En la despedida de un libro reconocemos que esta no se concentra en el momento en el que nos desprendemos de él. Una sucesión de puntos hace señas a lo largo del texto. Son mojones de un itinerario de pérdidas que nutren e indican la finitud de nuestras palabras. En algún sentido, todos estos puntos, que marcan más que pausas cierta culminación sin plenitud, reaparecen vibrantes en el punto final que los convoca y les procura un sentido nuevo. No es suficiente, por tanto, con un solo punto. Pero estamos en el final. La lectura nos libera de que se produzca de una vez por todas.
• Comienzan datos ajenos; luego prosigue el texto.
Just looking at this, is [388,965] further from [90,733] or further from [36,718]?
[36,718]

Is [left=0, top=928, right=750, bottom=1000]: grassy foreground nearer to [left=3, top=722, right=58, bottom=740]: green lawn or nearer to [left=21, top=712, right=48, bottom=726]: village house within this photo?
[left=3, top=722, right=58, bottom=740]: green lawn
Y queda, por tanto, sin decir lo que falta. Y no sabríamos en esta ocasión decirlo. Y, quizá, no podríamos. Leer es asimismo reconocer aquello de lo que no somos capaces. Para empezar y para finalizar, lo que no reside en nuestra intención, ni en nuestra capacidad, ni está en nuestras manos. Cuidar de sí es saber leer también el oráculo de Delfos que, al convocarnos a conocernos a nosotros mismos, no nos proyecta a ninguna introspección, sino a la asunción de nuestros propios límites. Vargas Llosa en La verdad de las mentiras nos recuerda que «no es una limitación sólo verbal; es al mismo tiempo, una limitación intelectual y de horizonte imaginario, una indigencia de pensamientos y de conocimientos, porque las ideas, los conceptos, mediante los cuales nos apropiamos de la realidad existente y de los secretos de nuestra condición, no existen disociados de las palabras a través de los cuales los reconoce y define la conciencia. Se aprende a hablar con corrección, profundidad, rigor y sutileza, gracias a la buena literatura, y sólo gracias a ella». Ahora consideramos asimismo la incorporación de lo que aquí hemos definido como «cosas raras». El punto final nos coloca en esta tesitura, la de saber callar a tiempo.